Anthropic-affiliated employees have publicly pushed back on the broadest accusations. In one widely circulated reply on X, Cherny responded to claims that Anthropic had secretly nerfed Claude Code by writing, “This is false.”

He said Claude Code had been defaulted to medium effort in response to user feedback that Claude was consuming too many tokens, and that the change had been disclosed both in the changelog and in a dialog shown to users when they opened Claude Code.

That response is notable because it concedes a meaningful product change while rejecting the more conspiratorial interpretation of it. Anthropic is not saying nothing changed. It is saying that what changed was disclosed and was aimed at balancing token use, not secretly reducing model quality.

Public documentation also supports the fact that effort defaults have been in motion.

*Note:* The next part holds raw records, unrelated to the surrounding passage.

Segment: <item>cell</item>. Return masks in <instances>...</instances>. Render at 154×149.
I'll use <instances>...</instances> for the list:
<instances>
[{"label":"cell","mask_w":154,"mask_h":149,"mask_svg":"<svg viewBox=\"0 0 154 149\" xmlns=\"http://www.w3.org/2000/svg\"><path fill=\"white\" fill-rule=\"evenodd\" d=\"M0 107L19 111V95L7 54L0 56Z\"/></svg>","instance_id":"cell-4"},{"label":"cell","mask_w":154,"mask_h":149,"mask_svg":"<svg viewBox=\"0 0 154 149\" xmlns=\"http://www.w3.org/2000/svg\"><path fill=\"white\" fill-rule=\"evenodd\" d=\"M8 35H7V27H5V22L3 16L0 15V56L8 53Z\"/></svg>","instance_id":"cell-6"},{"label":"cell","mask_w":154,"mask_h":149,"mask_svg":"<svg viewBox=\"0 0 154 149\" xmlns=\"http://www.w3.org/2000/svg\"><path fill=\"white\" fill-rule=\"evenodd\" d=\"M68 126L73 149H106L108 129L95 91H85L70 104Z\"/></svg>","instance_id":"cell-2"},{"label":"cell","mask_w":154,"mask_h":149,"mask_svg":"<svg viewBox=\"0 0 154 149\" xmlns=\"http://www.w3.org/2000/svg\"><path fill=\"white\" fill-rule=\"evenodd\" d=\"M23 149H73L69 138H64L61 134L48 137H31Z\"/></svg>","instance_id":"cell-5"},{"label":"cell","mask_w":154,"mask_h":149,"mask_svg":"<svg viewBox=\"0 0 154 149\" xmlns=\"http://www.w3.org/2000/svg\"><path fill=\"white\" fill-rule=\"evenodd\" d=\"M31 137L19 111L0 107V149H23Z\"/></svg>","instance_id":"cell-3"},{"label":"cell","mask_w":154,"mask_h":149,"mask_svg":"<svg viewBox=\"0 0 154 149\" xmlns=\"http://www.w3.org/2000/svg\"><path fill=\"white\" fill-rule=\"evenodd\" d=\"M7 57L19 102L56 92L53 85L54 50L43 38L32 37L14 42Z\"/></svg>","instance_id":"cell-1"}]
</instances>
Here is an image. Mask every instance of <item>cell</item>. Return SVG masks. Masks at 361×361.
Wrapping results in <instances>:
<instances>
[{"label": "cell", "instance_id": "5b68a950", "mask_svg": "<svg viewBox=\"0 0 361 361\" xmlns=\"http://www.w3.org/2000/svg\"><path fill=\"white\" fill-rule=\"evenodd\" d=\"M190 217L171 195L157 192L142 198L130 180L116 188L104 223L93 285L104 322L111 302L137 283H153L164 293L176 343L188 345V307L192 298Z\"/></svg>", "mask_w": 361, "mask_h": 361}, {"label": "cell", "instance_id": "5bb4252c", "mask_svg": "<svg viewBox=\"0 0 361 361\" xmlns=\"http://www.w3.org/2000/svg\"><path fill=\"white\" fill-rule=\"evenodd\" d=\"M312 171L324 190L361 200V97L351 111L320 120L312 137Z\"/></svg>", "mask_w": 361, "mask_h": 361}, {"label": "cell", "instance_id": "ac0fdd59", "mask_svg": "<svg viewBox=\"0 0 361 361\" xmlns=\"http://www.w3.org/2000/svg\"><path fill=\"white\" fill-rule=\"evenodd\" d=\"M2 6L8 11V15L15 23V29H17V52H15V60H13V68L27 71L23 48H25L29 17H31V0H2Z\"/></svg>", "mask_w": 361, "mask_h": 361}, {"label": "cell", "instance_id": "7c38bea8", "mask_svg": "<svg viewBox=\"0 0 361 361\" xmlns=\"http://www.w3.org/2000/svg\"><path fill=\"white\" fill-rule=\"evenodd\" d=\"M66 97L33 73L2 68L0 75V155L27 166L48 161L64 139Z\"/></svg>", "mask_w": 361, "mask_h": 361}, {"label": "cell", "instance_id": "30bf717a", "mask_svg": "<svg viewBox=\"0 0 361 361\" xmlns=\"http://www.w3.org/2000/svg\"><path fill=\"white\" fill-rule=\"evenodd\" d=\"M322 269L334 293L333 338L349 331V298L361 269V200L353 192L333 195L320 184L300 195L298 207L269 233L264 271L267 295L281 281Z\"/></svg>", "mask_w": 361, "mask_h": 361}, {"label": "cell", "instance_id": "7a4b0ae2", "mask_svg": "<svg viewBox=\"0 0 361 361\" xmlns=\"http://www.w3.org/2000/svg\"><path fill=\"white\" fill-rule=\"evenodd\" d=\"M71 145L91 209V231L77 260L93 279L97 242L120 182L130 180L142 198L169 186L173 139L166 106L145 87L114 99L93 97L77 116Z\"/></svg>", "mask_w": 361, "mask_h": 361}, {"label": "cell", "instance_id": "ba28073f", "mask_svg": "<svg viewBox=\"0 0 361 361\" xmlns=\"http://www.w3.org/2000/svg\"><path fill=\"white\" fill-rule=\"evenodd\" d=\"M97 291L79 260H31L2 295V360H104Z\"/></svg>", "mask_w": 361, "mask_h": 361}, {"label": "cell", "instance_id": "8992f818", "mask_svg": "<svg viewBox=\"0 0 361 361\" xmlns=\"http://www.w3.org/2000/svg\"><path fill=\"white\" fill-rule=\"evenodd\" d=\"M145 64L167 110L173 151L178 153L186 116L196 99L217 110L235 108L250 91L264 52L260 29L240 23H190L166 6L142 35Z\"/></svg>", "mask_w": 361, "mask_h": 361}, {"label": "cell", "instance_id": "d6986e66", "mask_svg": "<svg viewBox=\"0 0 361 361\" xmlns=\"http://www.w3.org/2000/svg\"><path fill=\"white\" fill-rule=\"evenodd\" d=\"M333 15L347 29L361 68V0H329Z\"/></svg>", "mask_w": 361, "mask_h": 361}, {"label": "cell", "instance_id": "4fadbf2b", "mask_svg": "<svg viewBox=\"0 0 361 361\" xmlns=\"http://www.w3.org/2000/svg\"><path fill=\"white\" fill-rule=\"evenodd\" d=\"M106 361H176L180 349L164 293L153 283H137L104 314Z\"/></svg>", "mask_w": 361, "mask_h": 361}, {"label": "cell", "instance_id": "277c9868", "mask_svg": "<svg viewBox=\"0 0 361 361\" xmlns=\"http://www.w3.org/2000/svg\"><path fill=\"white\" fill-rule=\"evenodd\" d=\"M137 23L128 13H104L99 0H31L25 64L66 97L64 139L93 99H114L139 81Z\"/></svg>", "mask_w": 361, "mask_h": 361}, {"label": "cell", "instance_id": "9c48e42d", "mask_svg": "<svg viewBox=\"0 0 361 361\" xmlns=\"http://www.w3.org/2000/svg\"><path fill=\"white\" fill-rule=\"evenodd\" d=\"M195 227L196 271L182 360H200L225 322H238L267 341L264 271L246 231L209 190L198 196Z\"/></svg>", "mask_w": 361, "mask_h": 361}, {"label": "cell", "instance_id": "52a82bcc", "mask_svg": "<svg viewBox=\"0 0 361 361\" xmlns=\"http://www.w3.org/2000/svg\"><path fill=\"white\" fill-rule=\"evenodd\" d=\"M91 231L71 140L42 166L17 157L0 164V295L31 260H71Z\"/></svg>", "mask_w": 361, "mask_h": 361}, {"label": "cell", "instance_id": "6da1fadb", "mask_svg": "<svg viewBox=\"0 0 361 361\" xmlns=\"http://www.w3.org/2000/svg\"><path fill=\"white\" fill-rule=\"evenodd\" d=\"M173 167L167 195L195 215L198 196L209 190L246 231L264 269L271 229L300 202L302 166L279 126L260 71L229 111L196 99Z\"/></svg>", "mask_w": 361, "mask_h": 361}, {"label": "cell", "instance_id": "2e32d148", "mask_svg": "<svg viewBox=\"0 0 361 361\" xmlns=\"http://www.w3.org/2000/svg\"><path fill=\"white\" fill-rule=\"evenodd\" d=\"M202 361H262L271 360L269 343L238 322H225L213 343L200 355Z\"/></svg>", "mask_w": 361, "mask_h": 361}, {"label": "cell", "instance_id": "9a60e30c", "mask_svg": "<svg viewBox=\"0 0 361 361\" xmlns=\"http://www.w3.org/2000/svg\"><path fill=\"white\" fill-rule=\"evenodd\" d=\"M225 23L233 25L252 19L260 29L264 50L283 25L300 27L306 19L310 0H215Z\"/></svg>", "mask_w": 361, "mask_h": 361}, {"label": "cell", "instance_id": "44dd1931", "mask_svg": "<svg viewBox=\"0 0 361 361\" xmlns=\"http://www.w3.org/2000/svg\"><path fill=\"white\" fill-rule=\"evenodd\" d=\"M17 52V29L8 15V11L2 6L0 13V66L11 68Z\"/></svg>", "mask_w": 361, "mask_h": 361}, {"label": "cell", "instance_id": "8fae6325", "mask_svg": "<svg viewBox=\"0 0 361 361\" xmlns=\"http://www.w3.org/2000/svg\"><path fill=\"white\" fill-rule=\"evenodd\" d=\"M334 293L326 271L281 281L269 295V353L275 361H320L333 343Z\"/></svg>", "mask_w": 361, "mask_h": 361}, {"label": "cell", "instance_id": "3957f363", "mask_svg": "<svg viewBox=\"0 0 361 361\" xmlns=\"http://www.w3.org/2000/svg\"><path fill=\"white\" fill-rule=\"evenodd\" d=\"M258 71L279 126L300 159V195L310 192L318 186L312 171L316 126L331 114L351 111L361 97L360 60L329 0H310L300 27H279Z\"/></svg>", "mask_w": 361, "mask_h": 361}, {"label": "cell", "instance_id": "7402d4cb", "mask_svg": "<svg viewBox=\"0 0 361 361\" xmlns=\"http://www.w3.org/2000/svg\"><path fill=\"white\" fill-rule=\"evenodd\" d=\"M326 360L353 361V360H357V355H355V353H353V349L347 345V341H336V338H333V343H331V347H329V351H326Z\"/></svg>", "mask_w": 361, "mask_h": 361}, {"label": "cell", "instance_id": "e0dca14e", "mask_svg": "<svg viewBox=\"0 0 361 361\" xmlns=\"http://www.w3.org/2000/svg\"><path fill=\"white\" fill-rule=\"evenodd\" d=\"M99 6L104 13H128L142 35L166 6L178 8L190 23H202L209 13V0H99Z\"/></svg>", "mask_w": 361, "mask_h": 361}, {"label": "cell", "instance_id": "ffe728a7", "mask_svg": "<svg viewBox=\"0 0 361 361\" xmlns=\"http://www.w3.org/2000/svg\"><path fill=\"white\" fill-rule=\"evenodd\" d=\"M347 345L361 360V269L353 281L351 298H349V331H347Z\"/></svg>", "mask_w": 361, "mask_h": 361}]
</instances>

Claude Code’s changelog says that on April 7, Anthropic changed the default effort level from medium to high for API-key users as well as Bedrock, Vertex, Foundry, Team and Enterprise users.

That suggests Anthropic has actively been tuning these settings across different segments, which could plausibly affect user perceptions even if the core model weights are unchanged.

Shihipar has also directly denied the broader demand-management accusation. In a reply on X posted April 11, he said Anthropic does not “degrade” its models to better serve demand. He also said that changes to thinking summaries affected how some users were measuring Claude’s “thinking,” and that the company had not found evidence backing the strongest qualitative claims now spreading online.

The real issue may be trust as much as model quality

What is clear is that a trust gap has opened between Anthropic and some of its most demanding users.

For developers who rely on Claude Code all day, subtle shifts in visible thinking output, effort defaults, token burn, latency tradeoffs or usage caps can feel indistinguishable from a weaker model.

That is true whether the root cause is a product setting, a UI change, an inference-policy tweak, capacity pressure or a genuine quality regression.

It also means both sides of the fight may be talking past each other. Users are describing what they experience: more friction, more failures and less confidence. Anthropic is responding in product terms: effort defaults, hidden thinking summaries, changelog disclosures, and denials that demand pressure is causing secret model degradation.

Those are not necessarily incompatible descriptions. A model can feel worse to users even if the company believes it has not “nerfed” the underlying model in the way critics allege. But coming at a time when Anthropic's chief rival OpenAI has recently pivoted and put more resources behind its competing, enterprise and vibe-coding focused product Codex — even offering a new, more mid-range ChatGPT subscription in an effort to boost usage of the tool — it's certainly not the kind of publicity that stands to benefit Anthropic or its customer retention.

At the same time, the public evidence remains mixed. Some of the most viral claims have come from developers with detailed logs and strong opinions based on repeated use. Some of the benchmark evidence has been challenged by outside observers on methodological grounds. And Anthropic’s own recent changes to limits and settings ensure that this debate is happening against a backdrop of real adjustments, not pure rumor.